Stored items:
========================================

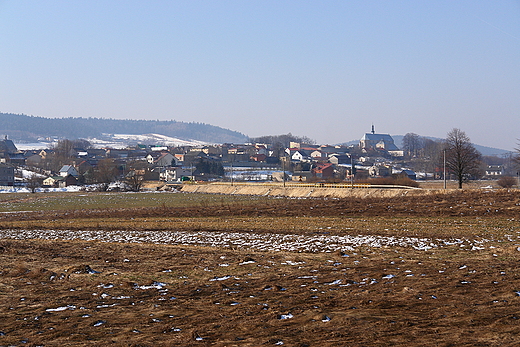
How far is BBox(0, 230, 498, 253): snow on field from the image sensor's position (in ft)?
65.9

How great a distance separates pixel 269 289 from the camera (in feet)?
42.2

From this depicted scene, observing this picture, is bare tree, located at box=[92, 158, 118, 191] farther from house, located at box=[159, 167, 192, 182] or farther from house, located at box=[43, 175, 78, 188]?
house, located at box=[159, 167, 192, 182]

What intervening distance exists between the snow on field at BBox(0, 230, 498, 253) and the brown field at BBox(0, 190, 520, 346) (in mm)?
79

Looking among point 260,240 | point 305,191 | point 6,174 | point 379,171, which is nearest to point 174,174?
point 6,174

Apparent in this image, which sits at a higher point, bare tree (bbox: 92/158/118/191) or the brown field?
the brown field

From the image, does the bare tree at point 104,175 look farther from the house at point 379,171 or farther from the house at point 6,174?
the house at point 379,171

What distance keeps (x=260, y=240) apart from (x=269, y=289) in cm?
1008

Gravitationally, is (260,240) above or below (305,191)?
above

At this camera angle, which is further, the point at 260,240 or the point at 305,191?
the point at 305,191

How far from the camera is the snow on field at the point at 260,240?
65.9 feet

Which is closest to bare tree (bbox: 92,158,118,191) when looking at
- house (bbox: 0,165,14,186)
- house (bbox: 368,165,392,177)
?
house (bbox: 0,165,14,186)

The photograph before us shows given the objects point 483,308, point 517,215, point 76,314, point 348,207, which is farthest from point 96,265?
point 348,207

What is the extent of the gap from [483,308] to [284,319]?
12.4 ft

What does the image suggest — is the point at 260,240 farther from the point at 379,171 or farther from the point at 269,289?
the point at 379,171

========================================

Given problem: Express the data from the line containing "How far from" through the end of the data as a Markdown table with the columns "Row" and "Line", leaving out blank lines.

Output for this task:
| Row | Line |
|---|---|
| 1 | How far from the camera is the snow on field at the point at 260,240? |
| 2 | 65.9 feet |
| 3 | Which is closest to bare tree (bbox: 92,158,118,191) when looking at |
| 4 | - house (bbox: 0,165,14,186) |
| 5 | - house (bbox: 368,165,392,177) |
| 6 | ? |
| 7 | house (bbox: 0,165,14,186) |
| 8 | The photograph before us shows given the objects point 483,308, point 517,215, point 76,314, point 348,207, which is farthest from point 96,265? |
| 9 | point 348,207 |
| 10 | What is the extent of the gap from [483,308] to [284,319]? |
| 11 | 12.4 ft |
| 12 | What does the image suggest — is the point at 260,240 farther from the point at 379,171 or farther from the point at 269,289? |
| 13 | the point at 379,171 |